EXTRAIT CHOISI:
Dr Nientao précise que ce sont ces substances qui sont responsables de l’obésité sur les vaisseaux, le cœur et de l’avènement de certaines formes du cancer et du diabète. Au niveau de la cuisse, le gras sous cutané est responsable des complications mécaniques comme l’arthrose chez les femmes. Au niveau du dos, le ventre va tirer le dos vers devant. Au niveau pulmonaire et cardiaque, l’obésité va entraîner l’apnée du sommeil ou l’arrêt cardiaque chez certaines personnes.
Il y a aussi le facteur psychologique qui provoque l’obésité. «En effet, quant on est stressé, on mange mal». Pour lui, il est important de souligner qu’il y a une nette différence entre le surpoids et l’obésité. On parle de surpoids lorsque le poids en kg, divisé par la taille au carré atteint ou dépasse 25 kg par m2. Et d’obésité lorsque le rapport atteint ou dépasse 30.
L’obésité est considérée comme sévère lorsque le rapport atteint ou dépasse 35. Elle est très sévère ou morbide lorsqu’elle dépasse 40. à ce niveau, le médecin précise qu’il faut situer l’obésité. Si c’est au niveau du ventre, avec le ruban du couturier on fait le tour de taille. Alors si ce tour atteint ou dépasse 80 cm (valeur européenne) ou 88 cm (valeur américaine) chez la femme, il y a une obésité abdominale. Chez l’homme lorsque que c’est 94 cm (valeur européenne) ou 103 cm (valeur américaine). L’indice de corpulence (IMC) est calculé en divisant le poids (en kg) par la taille en m (carré). La taille normale est de 20 à 25 chez l’homme et de 19 à 24 chez la femme.

DONNÉES:
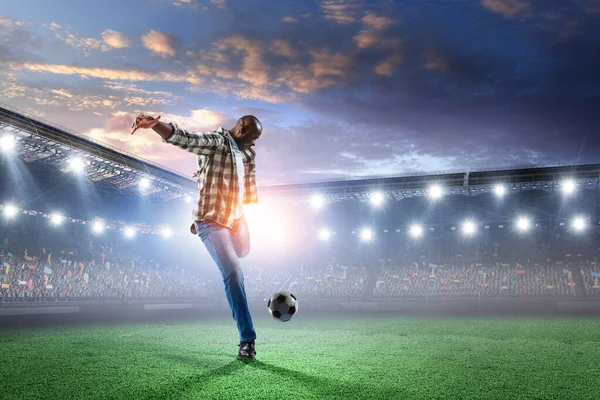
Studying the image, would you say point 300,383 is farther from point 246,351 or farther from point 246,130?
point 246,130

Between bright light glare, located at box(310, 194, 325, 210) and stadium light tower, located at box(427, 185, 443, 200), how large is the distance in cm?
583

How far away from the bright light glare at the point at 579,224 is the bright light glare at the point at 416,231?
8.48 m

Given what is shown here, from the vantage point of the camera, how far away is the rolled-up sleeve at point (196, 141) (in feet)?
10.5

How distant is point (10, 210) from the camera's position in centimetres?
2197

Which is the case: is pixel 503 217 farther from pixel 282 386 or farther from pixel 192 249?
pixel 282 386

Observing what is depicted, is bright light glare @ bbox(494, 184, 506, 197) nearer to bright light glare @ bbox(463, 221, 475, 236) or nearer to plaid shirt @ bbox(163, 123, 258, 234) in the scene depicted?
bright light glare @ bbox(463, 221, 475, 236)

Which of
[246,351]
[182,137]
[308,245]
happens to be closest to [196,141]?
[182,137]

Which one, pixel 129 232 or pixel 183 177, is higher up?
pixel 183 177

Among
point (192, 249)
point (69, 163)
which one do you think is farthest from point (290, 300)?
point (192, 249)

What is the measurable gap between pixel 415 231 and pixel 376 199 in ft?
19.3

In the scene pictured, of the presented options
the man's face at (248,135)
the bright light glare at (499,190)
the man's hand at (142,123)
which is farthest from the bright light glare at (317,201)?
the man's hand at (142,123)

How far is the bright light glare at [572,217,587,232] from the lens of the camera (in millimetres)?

CONSIGNES:
1 > Relevez, dans l'extrait sur l'obésité, chaque seuil du rapport entre le poids et la taille au carré à partir duquel on parle de surpoids ou d'obésité. Indiquez pour chacun la catégorie correspondante.
2 > Citez mot pour mot le passage de l'extrait sur l'obésité qui commence aux mots "Dr Nientao précise" et s'arrête après les mots "ou dépasse 30.".

CORRIGÉ:
1 >
- Surpoids : le rapport atteint ou dépasse 25 kg par m2.
- Obésité : le rapport atteint ou dépasse 30.
- Obésité sévère : le rapport atteint ou dépasse 35.
- Obésité très sévère ou morbide : le rapport dépasse 40.

2 >
Dr Nientao précise que ce sont ces substances qui sont responsables de l’obésité sur les vaisseaux, le cœur et de l’avènement de certaines formes du cancer et du diabète. Au niveau de la cuisse, le gras sous cutané est responsable des complications mécaniques comme l’arthrose chez les femmes. Au niveau du dos, le ventre va tirer le dos vers devant. Au niveau pulmonaire et cardiaque, l’obésité va entraîner l’apnée du sommeil ou l’arrêt cardiaque chez certaines personnes.
Il y a aussi le facteur psychologique qui provoque l’obésité. «En effet, quant on est stressé, on mange mal». Pour lui, il est important de souligner qu’il y a une nette différence entre le surpoids et l’obésité. On parle de surpoids lorsque le poids en kg, divisé par la taille au carré atteint ou dépasse 25 kg par m2. Et d’obésité lorsque le rapport atteint ou dépasse 30.